--- DOCUMENT SEGMENT ---
Z.AI, the Chinese AI company formerly known as Zhipu AI, released GLM-5.1 on April 7 under an MIT license. The 754-billion parameter Mixture-of-Experts model scored 58.4 on SWE-Bench Pro, surpassing Claude Opus 4.6, GPT-5.4, and Gemini 3.1 Pro on the software engineering benchmark. It is the first open-weight model to claim the top spot on agentic coding tasks.

The model’s defining technical claim is sustained autonomous execution. Where previous models plateau after a few dozen steps, GLM-5.1 can run productive coding sessions for over eight hours. Z.AI leader Lou wrote on X that the model “can do 1,700 [steps] rn,” compared to roughly 20 steps for agents at the end of 2025, according to VentureBeat.

Architecture and the Plateau Problem

GLM-5.1 uses a Mixture-of-Experts architecture with 40 billion active parameters per forward pass, keeping inference costs manageable despite the headline parameter count. The model was trained using asynchronous reinforcement learning that decouples generation from training, a technique Z.AI says enables the model to learn from complex, long-horizon interactions more effectively than single-turn RL training, according to MarkTechPost.

The practical result: instead of applying familiar techniques for quick gains and then stalling, GLM-5.1 follows what Z.AI calls a “staircase pattern.” In one demonstration, the model optimized a vector database benchmark over 655 iterations and 6,000+ tool calls. It reached 21,500 queries per second, roughly six times the best result achieved in a single 50-turn session by Claude Opus 4.6 (3,547 queries per second), as reported by VentureBeat.

Benchmark Profile

Beyond SWE-Bench Pro, GLM-5.1 posted strong numbers across reasoning and tool-use benchmarks: 95.3 on AIME 2026, 86.2 on GPQA-Diamond, 68.7 on CyberGym (up from GLM-5’s 48.3), 70.6 on τ³-Bench, and 71.8 on MCP-Atlas, according to MarkTechPost. On Terminal-Bench 2.0, the model scored 63.5, rising to 66.5 when evaluated with Claude Code as the scaffolding.

--- WORK TASK ---
Reproduce the passage of the GLM-5.1 article from "The practical result: instead" up to and including "reported by VentureBeat.", without any change.

--- AVAILABLE DATA ---
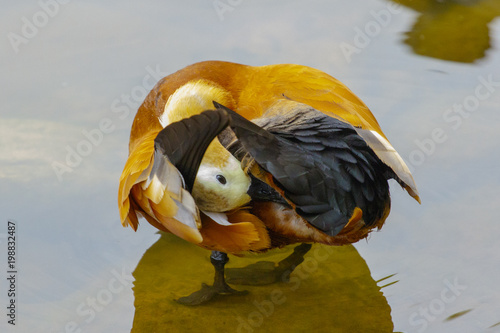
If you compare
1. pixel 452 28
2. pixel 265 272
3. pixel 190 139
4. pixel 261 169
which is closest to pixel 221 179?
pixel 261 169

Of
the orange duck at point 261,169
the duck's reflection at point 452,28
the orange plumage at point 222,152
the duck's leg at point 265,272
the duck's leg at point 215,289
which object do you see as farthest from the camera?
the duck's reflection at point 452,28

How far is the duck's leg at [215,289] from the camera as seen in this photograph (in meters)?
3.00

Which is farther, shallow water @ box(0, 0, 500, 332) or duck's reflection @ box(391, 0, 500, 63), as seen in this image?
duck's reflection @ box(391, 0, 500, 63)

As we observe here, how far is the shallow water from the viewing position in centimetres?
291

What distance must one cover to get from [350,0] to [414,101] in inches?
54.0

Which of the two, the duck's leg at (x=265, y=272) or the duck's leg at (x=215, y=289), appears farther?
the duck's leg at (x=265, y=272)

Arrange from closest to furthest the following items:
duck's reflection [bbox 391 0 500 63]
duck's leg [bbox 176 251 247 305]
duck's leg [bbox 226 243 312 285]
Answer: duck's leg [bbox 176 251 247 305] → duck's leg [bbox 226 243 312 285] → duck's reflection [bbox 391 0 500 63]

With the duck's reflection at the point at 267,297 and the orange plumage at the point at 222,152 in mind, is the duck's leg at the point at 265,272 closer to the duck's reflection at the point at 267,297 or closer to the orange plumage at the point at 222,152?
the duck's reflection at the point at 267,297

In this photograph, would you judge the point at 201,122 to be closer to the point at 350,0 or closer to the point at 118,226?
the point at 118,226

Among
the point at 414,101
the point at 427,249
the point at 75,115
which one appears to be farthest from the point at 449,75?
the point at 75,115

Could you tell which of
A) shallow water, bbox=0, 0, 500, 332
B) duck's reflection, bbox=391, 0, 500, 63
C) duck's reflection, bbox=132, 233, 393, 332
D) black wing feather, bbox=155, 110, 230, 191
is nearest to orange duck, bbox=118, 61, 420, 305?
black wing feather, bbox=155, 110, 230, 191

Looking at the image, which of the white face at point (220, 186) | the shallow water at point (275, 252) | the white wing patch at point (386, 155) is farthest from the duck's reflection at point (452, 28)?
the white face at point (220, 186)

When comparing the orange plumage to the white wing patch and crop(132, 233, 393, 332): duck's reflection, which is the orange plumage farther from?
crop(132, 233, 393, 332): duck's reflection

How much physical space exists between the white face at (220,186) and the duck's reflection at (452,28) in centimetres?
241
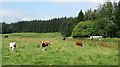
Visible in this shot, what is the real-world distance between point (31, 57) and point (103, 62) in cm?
---
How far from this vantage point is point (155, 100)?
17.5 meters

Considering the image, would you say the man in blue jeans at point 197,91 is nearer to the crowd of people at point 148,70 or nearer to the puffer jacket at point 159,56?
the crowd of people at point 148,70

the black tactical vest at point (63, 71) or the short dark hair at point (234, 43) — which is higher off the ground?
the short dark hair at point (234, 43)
...
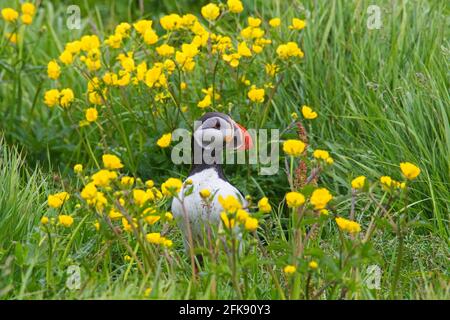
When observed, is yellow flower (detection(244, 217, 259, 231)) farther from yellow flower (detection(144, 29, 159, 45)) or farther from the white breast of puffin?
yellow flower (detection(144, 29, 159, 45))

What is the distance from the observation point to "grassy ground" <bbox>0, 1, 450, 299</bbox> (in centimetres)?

--- YOUR SOLUTION ---
The practical result: instead of applying familiar techniques for quick gains and then stalling, GLM-5.1 follows what Z.AI calls a “staircase pattern.” In one demonstration, the model optimized a vector database benchmark over 655 iterations and 6,000+ tool calls. It reached 21,500 queries per second, roughly six times the best result achieved in a single 50-turn session by Claude Opus 4.6 (3,547 queries per second), as reported by VentureBeat.